What you need to do — Starting with the line that contains "By inspection, is" and going on through the end of the listing, replace "bare dirt hillside" with "barren hillside" wherever it occurs, leaving everything else unchanged.

── Supplied records

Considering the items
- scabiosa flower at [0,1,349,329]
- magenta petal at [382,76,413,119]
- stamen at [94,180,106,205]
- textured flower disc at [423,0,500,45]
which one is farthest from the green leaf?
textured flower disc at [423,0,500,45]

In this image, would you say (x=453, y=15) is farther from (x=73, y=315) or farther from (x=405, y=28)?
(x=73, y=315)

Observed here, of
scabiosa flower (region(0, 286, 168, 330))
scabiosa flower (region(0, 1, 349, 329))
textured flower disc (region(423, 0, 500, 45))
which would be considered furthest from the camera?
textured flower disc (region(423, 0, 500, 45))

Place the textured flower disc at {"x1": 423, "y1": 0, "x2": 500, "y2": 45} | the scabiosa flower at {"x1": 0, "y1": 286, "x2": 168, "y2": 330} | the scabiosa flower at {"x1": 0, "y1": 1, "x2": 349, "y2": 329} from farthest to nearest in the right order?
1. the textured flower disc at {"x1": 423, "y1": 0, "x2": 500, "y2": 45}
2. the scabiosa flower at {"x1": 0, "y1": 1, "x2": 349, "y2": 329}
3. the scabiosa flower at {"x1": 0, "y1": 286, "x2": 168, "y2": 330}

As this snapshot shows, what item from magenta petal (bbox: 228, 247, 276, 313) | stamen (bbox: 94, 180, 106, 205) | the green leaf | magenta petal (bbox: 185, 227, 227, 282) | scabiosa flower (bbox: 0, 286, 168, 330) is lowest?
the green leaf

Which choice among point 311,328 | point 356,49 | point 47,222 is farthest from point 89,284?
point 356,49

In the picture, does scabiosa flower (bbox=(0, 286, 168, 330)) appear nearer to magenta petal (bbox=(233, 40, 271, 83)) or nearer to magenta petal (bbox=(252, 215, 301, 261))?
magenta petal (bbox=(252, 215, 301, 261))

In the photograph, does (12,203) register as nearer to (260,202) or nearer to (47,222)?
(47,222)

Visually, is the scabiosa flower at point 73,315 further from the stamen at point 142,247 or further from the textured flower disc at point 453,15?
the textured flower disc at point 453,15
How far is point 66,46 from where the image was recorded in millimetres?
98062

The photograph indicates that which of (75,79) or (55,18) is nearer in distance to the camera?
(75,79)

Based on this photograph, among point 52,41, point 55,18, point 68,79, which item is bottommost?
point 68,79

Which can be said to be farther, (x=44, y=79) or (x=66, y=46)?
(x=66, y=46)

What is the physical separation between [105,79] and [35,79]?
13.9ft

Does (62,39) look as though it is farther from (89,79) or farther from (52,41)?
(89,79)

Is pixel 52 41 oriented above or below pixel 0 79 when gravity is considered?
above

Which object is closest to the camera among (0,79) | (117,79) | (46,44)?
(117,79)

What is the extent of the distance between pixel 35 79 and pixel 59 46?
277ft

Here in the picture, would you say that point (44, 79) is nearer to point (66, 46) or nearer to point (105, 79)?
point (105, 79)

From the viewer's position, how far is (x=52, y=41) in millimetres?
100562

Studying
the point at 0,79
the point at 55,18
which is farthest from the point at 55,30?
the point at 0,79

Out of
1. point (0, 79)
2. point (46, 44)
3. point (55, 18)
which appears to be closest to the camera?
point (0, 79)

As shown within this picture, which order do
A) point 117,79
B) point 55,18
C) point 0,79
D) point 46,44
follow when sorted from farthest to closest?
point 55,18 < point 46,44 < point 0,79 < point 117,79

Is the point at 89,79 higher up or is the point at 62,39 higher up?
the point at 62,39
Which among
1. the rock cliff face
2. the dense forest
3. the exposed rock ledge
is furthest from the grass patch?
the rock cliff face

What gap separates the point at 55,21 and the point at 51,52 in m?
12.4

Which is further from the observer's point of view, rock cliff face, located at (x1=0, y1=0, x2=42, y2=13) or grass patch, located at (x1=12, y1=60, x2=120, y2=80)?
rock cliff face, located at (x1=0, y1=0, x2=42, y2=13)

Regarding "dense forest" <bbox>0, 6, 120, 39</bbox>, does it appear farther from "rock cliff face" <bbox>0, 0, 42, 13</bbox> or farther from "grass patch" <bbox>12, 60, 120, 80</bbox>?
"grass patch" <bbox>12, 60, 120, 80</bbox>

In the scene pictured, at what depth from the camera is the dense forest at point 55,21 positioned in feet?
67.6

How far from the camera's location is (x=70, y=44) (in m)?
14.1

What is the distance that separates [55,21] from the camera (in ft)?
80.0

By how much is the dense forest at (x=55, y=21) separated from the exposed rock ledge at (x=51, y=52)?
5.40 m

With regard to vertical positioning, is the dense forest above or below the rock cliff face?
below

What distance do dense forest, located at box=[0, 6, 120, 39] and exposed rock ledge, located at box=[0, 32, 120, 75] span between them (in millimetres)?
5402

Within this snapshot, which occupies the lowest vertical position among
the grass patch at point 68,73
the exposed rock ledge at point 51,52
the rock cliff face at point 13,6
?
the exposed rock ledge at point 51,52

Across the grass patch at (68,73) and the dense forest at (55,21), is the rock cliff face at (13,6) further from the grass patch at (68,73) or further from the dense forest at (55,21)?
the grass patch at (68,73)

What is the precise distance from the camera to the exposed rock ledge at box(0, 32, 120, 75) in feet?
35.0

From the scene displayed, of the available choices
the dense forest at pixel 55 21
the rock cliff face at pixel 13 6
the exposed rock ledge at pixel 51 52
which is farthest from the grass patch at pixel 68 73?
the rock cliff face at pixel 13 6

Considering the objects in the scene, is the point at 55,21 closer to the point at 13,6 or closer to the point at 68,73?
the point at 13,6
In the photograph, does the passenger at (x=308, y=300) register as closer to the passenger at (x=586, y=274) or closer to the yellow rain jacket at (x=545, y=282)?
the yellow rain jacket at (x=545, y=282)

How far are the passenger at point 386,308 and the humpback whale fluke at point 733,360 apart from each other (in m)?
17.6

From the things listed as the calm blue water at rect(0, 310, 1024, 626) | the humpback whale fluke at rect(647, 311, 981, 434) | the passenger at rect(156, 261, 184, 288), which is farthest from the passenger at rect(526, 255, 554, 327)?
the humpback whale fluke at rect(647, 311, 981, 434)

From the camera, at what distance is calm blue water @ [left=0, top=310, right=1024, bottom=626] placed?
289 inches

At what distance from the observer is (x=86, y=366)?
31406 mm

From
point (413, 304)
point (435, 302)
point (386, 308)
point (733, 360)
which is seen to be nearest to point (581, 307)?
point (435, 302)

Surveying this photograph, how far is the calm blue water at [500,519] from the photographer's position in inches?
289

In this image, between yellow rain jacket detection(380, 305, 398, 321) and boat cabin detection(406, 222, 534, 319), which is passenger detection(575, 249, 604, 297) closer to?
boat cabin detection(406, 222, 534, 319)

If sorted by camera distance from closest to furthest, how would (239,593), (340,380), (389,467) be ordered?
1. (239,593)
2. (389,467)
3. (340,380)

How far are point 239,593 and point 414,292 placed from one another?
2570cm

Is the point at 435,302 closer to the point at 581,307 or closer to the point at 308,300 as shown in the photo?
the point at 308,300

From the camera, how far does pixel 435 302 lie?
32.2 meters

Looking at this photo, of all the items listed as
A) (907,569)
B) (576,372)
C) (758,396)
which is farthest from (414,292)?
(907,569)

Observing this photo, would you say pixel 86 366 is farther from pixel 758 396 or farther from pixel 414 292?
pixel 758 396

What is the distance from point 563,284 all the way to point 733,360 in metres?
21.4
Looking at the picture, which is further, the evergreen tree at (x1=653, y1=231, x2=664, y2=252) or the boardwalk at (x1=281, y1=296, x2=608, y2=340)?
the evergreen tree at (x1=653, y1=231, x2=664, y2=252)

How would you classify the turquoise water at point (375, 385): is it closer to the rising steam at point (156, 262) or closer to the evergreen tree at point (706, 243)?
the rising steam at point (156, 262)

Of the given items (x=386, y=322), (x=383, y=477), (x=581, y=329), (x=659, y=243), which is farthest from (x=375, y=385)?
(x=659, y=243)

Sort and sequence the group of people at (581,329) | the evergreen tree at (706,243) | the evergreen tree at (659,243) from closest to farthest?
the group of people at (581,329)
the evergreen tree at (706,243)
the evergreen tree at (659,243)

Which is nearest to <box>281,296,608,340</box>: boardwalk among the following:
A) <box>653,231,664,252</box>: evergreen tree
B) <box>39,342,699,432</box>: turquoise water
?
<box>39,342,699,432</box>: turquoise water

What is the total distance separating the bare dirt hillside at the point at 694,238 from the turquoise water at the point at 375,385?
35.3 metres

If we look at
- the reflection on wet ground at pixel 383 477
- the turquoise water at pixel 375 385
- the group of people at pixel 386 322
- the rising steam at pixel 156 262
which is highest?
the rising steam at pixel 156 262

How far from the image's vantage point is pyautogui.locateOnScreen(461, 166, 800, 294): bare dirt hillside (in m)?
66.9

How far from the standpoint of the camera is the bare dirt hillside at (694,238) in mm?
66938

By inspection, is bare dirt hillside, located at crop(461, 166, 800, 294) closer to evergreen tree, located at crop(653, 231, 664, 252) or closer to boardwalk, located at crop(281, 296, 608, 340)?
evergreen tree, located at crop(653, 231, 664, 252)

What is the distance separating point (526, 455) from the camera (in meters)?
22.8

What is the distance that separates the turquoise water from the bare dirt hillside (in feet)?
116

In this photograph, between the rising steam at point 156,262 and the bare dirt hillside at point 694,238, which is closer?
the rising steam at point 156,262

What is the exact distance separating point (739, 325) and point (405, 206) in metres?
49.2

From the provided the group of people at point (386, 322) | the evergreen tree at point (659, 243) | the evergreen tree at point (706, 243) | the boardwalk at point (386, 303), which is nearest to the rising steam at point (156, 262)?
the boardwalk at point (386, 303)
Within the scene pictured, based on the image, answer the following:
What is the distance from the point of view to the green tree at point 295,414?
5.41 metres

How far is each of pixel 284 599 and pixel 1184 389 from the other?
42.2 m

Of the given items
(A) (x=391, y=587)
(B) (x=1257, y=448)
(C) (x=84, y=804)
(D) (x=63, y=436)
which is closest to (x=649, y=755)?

────

The solution —
By inspection, is barren hillside, located at crop(461, 166, 800, 294) closer to evergreen tree, located at crop(653, 231, 664, 252) or closer to boardwalk, located at crop(281, 296, 608, 340)?
evergreen tree, located at crop(653, 231, 664, 252)

What is the distance separating point (526, 455) from the camera (in meters)?
22.8

What is the distance that separates the turquoise water from the barren hillside (in feet)?
116

In this photograph, between the rising steam at point 156,262 and the barren hillside at point 694,238, which is closer?
the rising steam at point 156,262

What is the exact distance separating point (739, 325) and point (405, 206) in metres?
49.2

From the provided the group of people at point (386, 322) | the evergreen tree at point (659, 243) | the evergreen tree at point (706, 243) | the boardwalk at point (386, 303), which is nearest to the rising steam at point (156, 262)?
the boardwalk at point (386, 303)
Within the scene pictured, based on the image, answer the following:
What is the distance from the point of view to the green tree at point 295,414?
5.41 metres

How far is each of pixel 284 599 and pixel 1184 389 from the other?
42.2 m

Of the given items
(A) (x=391, y=587)
(B) (x=1257, y=448)
(C) (x=84, y=804)
(D) (x=63, y=436)
which is closest to (x=649, y=755)?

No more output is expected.